[Work order] Strip out all images, then restate the data verbatim.

[Exercise materials]
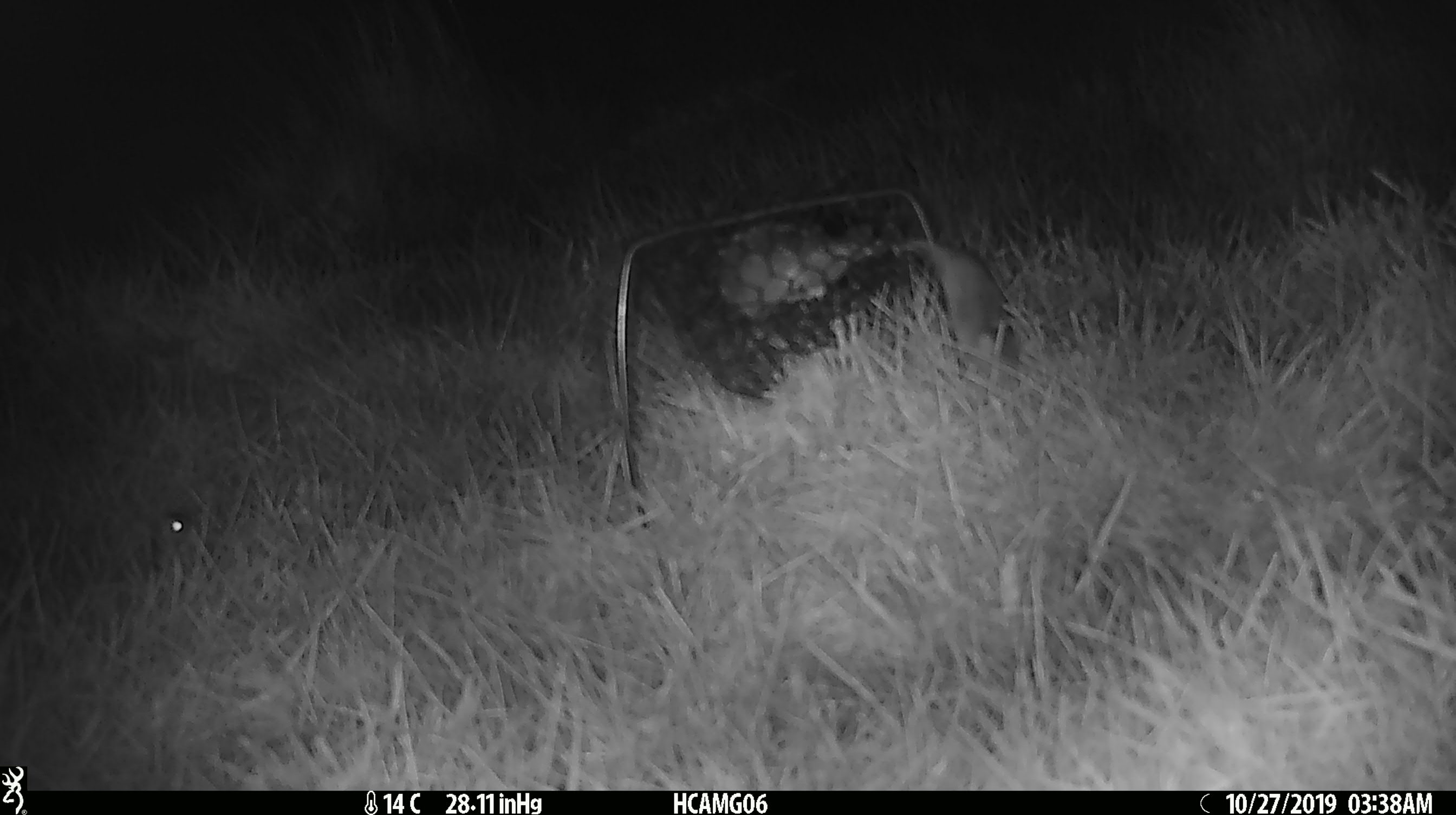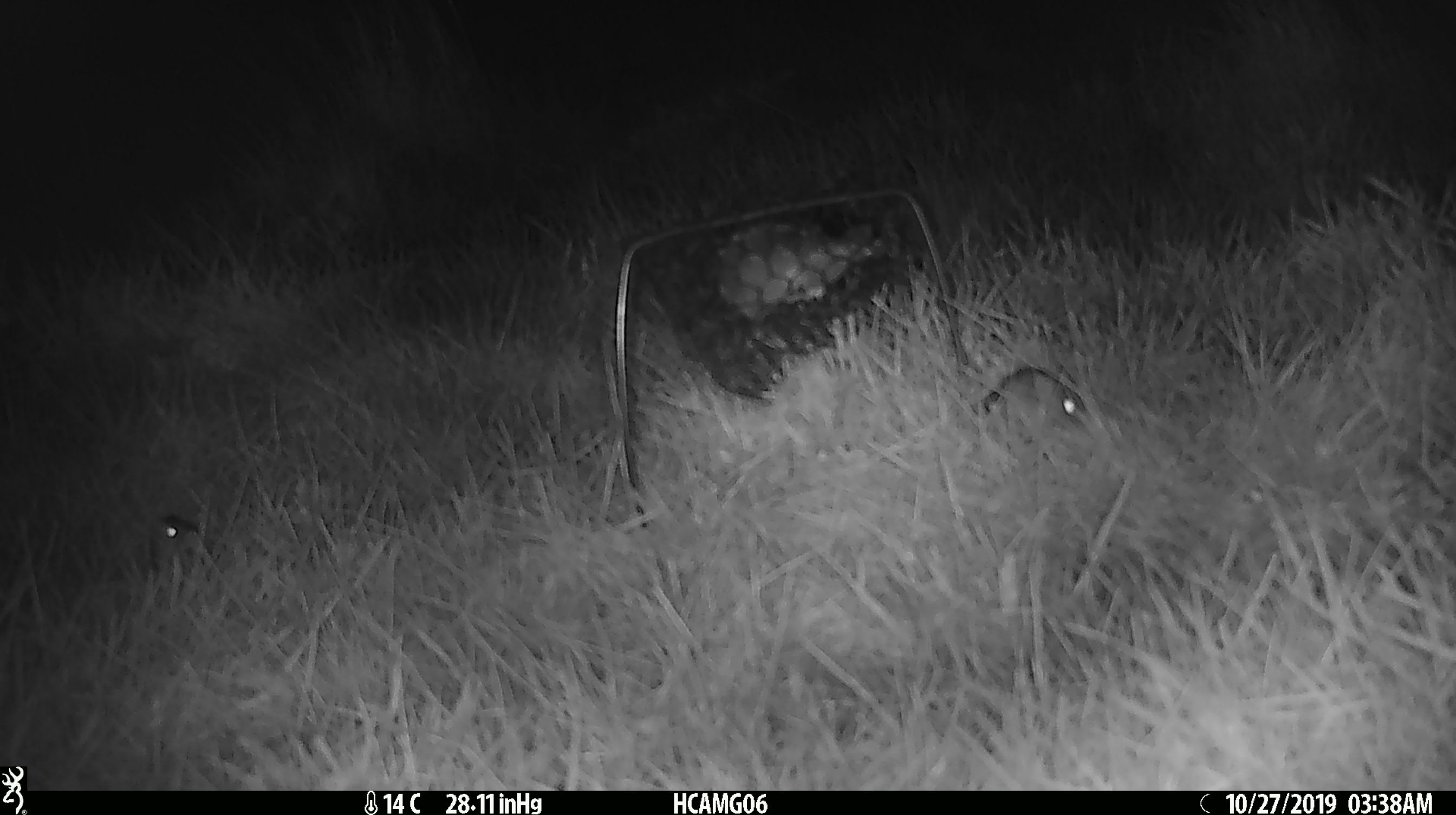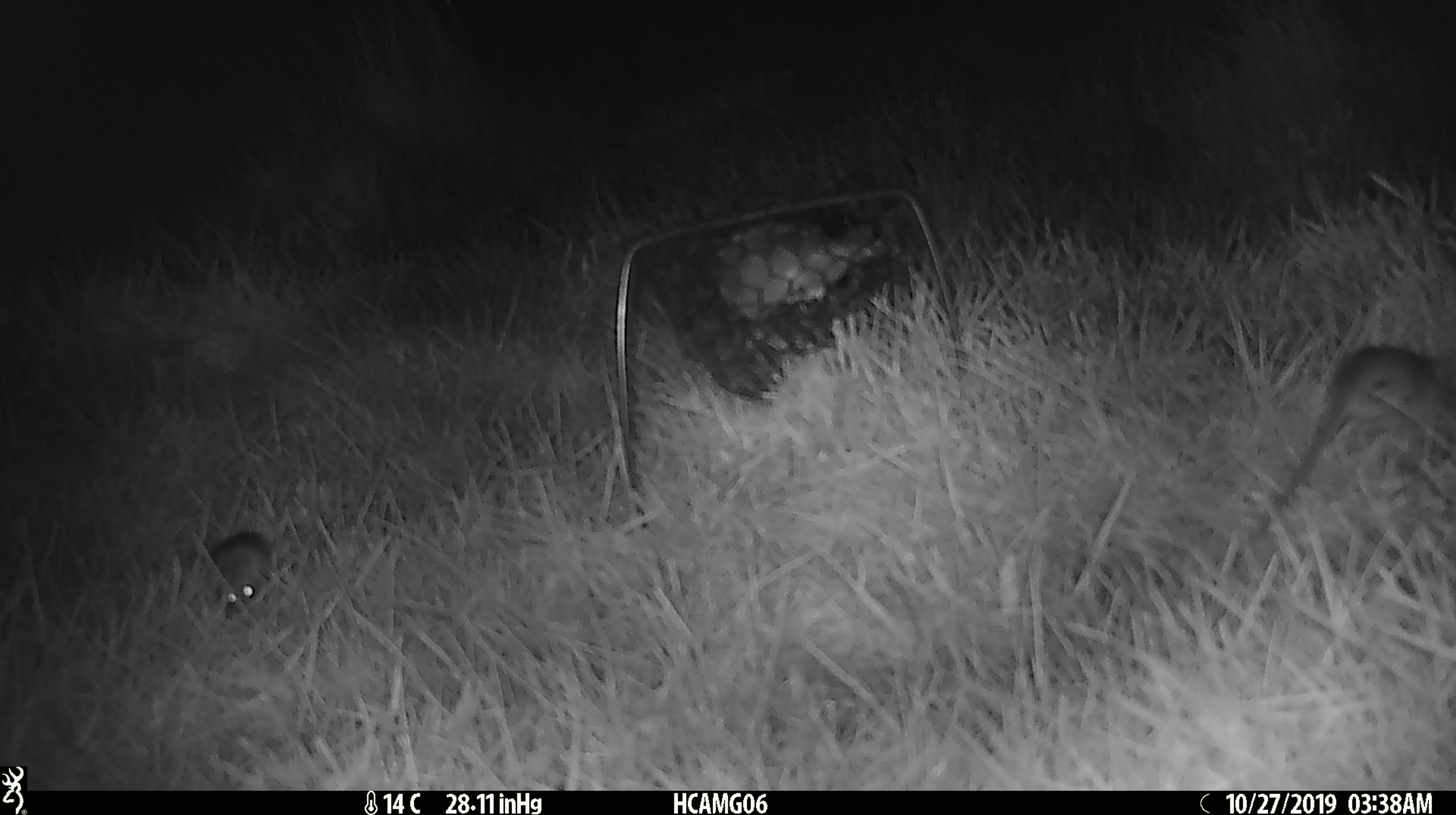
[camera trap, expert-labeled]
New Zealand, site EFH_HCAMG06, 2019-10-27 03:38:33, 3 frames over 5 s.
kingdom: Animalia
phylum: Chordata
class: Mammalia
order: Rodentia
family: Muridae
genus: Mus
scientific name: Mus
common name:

[Completed task]
[camera trap, expert-labeled]
New Zealand, site EFH_HCAMG06, 2019-10-27 03:38:33, 3 frames over 5 s.
kingdom: Animalia
phylum: Chordata
class: Mammalia
order: Rodentia
family: Muridae
genus: Mus
scientific name: Mus
common name:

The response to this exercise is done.